Not directly, although the section on DeVISE covered pretty much all you need to implement it. Would be a good class project.

(Yash Katariya) #3

@jeremy I took your advice and have started implementing Image captioning as a project but I am running into some problems. The loss is stuck around 5 and the accuracy around 0.07. I have tried changing the activations, learning rate, the optimizer, but it had no effect.
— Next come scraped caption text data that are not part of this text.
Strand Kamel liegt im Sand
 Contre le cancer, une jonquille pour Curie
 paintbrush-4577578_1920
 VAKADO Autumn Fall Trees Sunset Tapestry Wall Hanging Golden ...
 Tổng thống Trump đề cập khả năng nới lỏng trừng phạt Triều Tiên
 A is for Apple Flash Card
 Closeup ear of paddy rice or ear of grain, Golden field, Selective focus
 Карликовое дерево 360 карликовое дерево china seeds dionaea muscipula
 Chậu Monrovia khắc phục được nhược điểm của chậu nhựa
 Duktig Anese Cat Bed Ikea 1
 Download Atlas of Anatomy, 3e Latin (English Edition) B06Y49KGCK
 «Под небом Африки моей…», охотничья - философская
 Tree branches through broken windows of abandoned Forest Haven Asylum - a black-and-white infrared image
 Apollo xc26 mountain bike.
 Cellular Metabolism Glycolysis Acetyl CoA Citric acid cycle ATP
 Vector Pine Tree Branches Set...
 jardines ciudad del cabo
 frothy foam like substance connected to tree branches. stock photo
Can anyone tell me how to resolve this situation?

Link for the code:-

(alex) #4

Jeremy, I LOVED the section of the course covering DeVISE - such an elegant idea!

I suspect you use an LSTM or some sort of RNN to go from word2vec embedding of the image to a sentence but I’d appreciate if you could please give a couple sentences of elaboration on how to go from DeVISE to image captioning?


(Jeremy Howard) #5

I’m so glad you liked it - it was fun to put together! Yes you’d use an RNN for the sentence embedding. See the later translation videos for some ideas that might be useful.

(alex) #6

Makes sense, thank you!

In case anyone is interested:
I’ve started watching the Andrej Karpathy CS231n videos and came across his 2015 paper on generating image captions using an RNN on top of a CNN:

Also, the DeepMind team recently released their image captioning model written in tensorflow available here:

(Yash Katariya) #7

I have started implementing Image Captioning using Keras on the Flickr8k dataset. At 35.33% accuracy, I am getting decent results and I still have to train more. If you want, we can collaborate.

Code link:-

(alex) #8

Very cool! Absolutely swarmed with work right now but will try remember to come back and take a look at this when I have some time to delve deeply into it :slight_smile:

(Yash Katariya) #9

Image Captioning using InceptionV3 and Beam Search.